More than two thousand years after Aristotle's Poetics, Hegel proposed his own original and highly influential theory of tragedy.
Unlike Aristotle, who defines tragedy in terms of specific requirements of plot and character, Hegel defines it as, at bottom, a dynamic contest between two opposing forces--in effect, a collision or conflict of rights.
According to this scheme, the most tragic events are those in which two esteemed values or goals are in opposition and one of them must give way. For instance, suppose in a particular case we find ourselves torn between our private conscientious opinions or religious beliefs and our legitimate duties and obligations to the state. Such would be the circumstance, for example, of a conscientious objector facing military service. And such indeed is the situation of Sophocles's play Antigone, whose title heroine finds herself caught between her religious and family obligations and her duties as a public citizen.

Excerpts from spatial question data
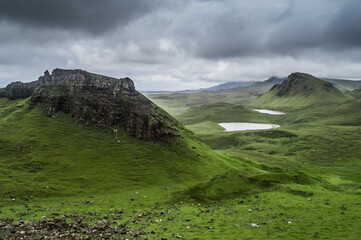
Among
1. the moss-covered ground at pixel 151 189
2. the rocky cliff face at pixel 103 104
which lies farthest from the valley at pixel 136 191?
the rocky cliff face at pixel 103 104

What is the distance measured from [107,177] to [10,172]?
21122 mm

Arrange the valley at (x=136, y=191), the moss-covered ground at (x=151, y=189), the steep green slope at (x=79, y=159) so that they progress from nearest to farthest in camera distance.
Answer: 1. the valley at (x=136, y=191)
2. the moss-covered ground at (x=151, y=189)
3. the steep green slope at (x=79, y=159)

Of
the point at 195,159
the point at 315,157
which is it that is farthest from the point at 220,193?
the point at 315,157

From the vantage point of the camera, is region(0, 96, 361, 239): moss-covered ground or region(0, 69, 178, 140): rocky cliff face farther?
region(0, 69, 178, 140): rocky cliff face

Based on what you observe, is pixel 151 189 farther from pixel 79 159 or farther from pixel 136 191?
pixel 79 159

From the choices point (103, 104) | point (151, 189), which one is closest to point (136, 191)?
point (151, 189)

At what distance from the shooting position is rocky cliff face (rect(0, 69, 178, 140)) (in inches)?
3359

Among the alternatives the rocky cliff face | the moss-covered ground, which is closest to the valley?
the moss-covered ground

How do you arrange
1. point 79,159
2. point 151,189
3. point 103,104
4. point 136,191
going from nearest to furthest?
point 136,191, point 151,189, point 79,159, point 103,104

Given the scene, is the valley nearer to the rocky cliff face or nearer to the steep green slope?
the steep green slope

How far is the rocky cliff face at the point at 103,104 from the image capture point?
3359 inches

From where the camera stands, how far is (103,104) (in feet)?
288

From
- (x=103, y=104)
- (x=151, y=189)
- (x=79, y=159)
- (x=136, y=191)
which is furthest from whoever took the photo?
(x=103, y=104)

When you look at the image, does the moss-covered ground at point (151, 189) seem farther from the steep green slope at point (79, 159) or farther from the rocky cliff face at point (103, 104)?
the rocky cliff face at point (103, 104)
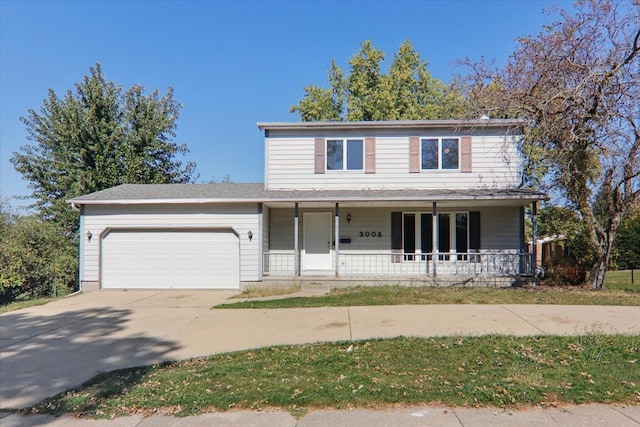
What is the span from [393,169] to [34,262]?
1613 cm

§ SET OF TASKS
1. In the passage on Hegel's theory of tragedy, how does Hegel define tragedy at bottom?
2. Translate this sentence from the passage on Hegel's theory of tragedy into Spanish: "Such would be the circumstance, for example, of a conscientious objector facing military service."
The material was drawn from a separate source.

§ RESULTS IN ORDER
1. As a dynamic contest between two opposing forces, in effect a collision or conflict of rights.

2. Tal sería la circunstancia, por ejemplo, de un objetor de conciencia que se enfrenta al servicio militar.